Though the act and political rhetoric refers to ‘black Zimbabweans’ it is notable that there are fewer than 30,000 white Zimbabweans in a population of 14 million people. The populist rhetoric is similar to one which Mugabe introduced in 2000 on land reform laws to reclaim land from white farmers and ultimately led to the collapse of the economy over the last decade.
Zimbabwe remains dramatically unequal. The unemployment rate is hovering above 80%, turning most graduates into street vendors.
The opposition MDC have accused the government of playing ‘Russian roulette with the country and its citizens’ economic welfare’ by chasing away foreign investors instead of embracing them, at a time the country is in desperate need of foreign direct investment.

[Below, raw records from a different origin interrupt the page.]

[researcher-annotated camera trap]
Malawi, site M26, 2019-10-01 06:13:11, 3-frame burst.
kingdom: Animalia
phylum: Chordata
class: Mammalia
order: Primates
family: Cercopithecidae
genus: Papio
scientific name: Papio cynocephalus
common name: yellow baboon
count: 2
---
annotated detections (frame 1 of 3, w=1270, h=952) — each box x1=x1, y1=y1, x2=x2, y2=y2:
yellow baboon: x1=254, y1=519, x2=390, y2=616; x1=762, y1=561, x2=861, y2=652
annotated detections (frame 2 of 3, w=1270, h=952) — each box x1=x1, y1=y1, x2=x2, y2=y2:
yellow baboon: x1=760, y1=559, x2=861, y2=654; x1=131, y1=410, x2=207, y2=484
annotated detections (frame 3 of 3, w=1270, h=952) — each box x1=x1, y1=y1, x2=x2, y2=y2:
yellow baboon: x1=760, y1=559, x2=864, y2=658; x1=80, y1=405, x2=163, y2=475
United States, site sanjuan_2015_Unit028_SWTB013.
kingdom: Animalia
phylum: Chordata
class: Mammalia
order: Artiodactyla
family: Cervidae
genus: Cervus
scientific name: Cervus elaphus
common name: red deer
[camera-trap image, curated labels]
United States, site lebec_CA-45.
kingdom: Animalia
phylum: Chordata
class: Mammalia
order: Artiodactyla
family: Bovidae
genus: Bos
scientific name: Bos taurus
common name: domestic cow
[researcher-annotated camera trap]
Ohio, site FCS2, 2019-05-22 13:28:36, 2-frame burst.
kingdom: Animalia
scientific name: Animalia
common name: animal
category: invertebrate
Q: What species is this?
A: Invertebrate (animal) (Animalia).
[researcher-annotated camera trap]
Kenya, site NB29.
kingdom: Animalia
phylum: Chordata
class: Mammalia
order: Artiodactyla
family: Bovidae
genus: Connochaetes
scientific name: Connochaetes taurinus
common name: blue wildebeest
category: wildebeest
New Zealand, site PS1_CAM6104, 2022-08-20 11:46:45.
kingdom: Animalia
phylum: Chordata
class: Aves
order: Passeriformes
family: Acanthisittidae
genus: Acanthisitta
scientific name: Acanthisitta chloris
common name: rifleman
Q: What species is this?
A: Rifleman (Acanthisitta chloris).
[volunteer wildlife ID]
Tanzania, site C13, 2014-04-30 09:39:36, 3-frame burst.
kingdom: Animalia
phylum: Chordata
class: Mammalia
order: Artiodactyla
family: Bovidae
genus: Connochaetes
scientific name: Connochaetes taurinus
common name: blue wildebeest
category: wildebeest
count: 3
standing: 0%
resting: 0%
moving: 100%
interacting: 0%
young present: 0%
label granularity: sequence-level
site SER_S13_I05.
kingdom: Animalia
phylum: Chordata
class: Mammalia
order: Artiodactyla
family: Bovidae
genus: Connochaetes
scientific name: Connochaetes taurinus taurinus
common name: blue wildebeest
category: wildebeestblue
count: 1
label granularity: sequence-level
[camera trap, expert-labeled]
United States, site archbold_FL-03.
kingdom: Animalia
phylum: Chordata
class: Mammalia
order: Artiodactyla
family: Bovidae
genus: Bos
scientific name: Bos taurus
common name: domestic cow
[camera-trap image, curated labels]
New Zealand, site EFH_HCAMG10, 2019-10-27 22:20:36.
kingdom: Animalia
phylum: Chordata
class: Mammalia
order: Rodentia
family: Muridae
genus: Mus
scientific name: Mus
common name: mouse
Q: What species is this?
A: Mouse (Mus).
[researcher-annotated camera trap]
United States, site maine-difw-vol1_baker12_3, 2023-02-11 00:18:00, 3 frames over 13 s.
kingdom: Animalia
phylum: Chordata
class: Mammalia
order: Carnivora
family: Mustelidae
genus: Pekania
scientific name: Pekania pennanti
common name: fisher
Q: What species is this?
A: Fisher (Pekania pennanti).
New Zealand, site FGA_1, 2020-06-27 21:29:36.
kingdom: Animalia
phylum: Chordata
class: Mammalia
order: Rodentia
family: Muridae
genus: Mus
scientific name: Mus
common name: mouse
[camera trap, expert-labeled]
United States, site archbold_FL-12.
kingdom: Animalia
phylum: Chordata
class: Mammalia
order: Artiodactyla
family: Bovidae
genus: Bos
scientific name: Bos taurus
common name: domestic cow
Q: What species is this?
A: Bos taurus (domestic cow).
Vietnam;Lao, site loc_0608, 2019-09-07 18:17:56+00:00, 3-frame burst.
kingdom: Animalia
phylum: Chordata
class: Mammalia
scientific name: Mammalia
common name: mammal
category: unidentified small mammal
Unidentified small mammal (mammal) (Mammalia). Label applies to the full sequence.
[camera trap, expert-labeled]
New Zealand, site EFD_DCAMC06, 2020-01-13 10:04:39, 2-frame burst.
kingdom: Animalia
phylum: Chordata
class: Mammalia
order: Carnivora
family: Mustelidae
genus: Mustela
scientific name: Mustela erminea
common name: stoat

While seeking re-election for a seventh term in office in 2013, Mugabe promised to create 2,2 million jobs under an obscure policy called Zimbabwe Agenda for Socio-Economic Transformation (ZimAsset) (pdf). As a reaction to the growing frustration and disillusionment in Zimbabwe’s poor communities, ZANU PF have decided to expedite the indigenization program to appease the masses with economic upliftment.
But the country’s problems are often put down to its leadership. Mugabe 92, has refused to appoint a successor and now runs a ‘kitchen cabinet’ with his wife Grace, and cronies rewarded for their loyalty.
Until last year, there has been a drop in foreign investment in Zimbabwe over recent years due to the unpredictable politics and unfriendly investment policies. China has been Zimbabwe’s major investor in recent years with more than 100 Chinese enterprises operating in the country. The Chinese have registered displeasure on the pronouncements by their hosts: ‘This policy is extremely unfair to foreign investors, and will cause losses for them. It also undermines the credibility of the Zimbabwean government and raises flags to foreign investors.’